What to work on ▸
Could you scale the material from the line that has "The image before" through the last line of the material by rewriting each of those lines, requests included, with every coordinate and distance in the answers multiplied by 0.8 and rounded to a whole number, halves rounding up?

Given information ▸
* * * * * * *

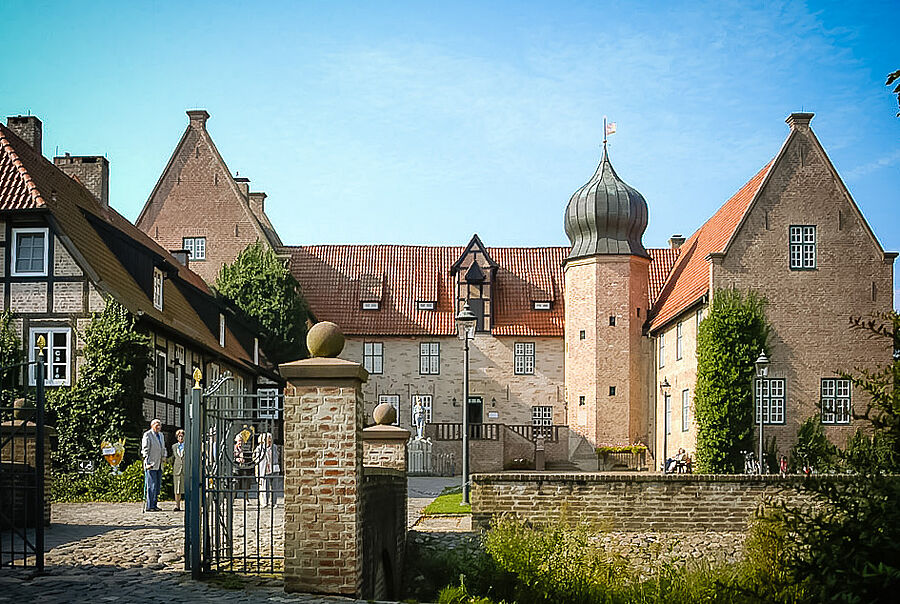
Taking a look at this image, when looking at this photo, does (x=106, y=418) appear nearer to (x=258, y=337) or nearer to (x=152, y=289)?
(x=152, y=289)

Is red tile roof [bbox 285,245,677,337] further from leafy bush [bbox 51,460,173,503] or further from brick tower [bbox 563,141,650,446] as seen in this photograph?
leafy bush [bbox 51,460,173,503]

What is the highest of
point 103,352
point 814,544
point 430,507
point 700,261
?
point 700,261

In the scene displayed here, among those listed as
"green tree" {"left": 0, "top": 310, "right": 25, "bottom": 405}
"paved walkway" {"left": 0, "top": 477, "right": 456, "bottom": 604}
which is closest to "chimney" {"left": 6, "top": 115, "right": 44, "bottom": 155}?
"green tree" {"left": 0, "top": 310, "right": 25, "bottom": 405}

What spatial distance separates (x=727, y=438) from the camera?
33.3m

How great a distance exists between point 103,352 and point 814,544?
2012 cm

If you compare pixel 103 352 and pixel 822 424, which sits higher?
pixel 103 352

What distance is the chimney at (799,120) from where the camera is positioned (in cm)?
3494

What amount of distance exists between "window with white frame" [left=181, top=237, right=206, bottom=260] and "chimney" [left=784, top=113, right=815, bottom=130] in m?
22.7

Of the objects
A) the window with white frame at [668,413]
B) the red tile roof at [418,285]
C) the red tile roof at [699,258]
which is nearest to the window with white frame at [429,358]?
the red tile roof at [418,285]

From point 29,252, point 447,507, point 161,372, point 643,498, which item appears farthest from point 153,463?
point 161,372

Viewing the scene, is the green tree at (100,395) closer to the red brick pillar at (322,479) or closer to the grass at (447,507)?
the grass at (447,507)

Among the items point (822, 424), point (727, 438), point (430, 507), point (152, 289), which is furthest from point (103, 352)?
point (822, 424)

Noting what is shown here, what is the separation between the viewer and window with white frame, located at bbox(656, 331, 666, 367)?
40.5 meters

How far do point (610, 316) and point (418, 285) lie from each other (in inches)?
377
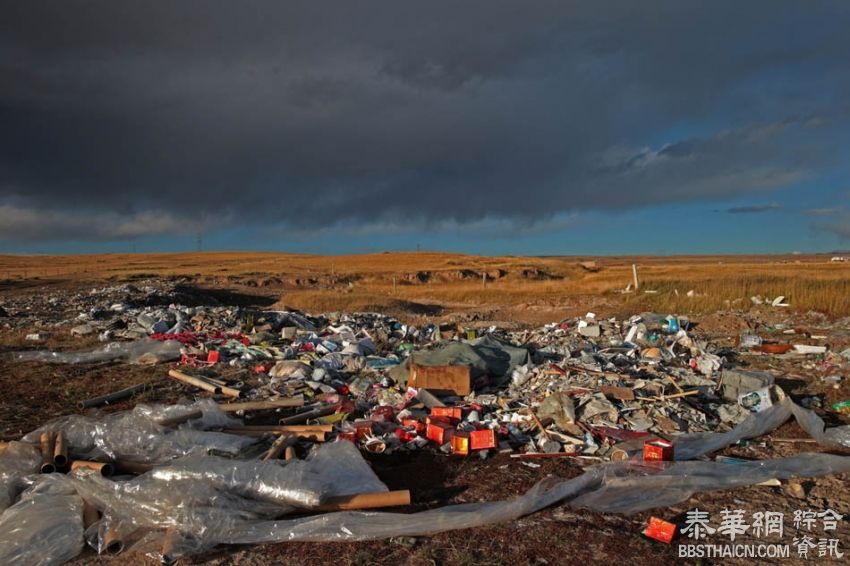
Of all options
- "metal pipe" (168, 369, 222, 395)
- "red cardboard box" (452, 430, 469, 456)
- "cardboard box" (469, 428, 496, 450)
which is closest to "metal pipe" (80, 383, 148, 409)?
"metal pipe" (168, 369, 222, 395)

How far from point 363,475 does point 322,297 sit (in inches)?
714

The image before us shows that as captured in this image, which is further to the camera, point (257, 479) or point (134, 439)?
point (134, 439)

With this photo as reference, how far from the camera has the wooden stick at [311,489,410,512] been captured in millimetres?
3975

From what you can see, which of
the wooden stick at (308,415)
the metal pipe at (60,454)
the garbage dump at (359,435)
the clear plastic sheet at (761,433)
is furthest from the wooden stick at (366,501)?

* * * * * * *

Result of the task ▸
The image before us shows that as captured in this image, which is further to the camera, point (257, 479) or point (134, 439)?
point (107, 351)

With this photo as reference, how far from the camera has the wooden stick at [311,489,410,512] been captured in millimetres?
3180

From what you can see, which of
the wooden stick at (308,415)
the metal pipe at (60,454)
the garbage dump at (359,435)
the clear plastic sheet at (761,433)
is furthest from the wooden stick at (366,501)?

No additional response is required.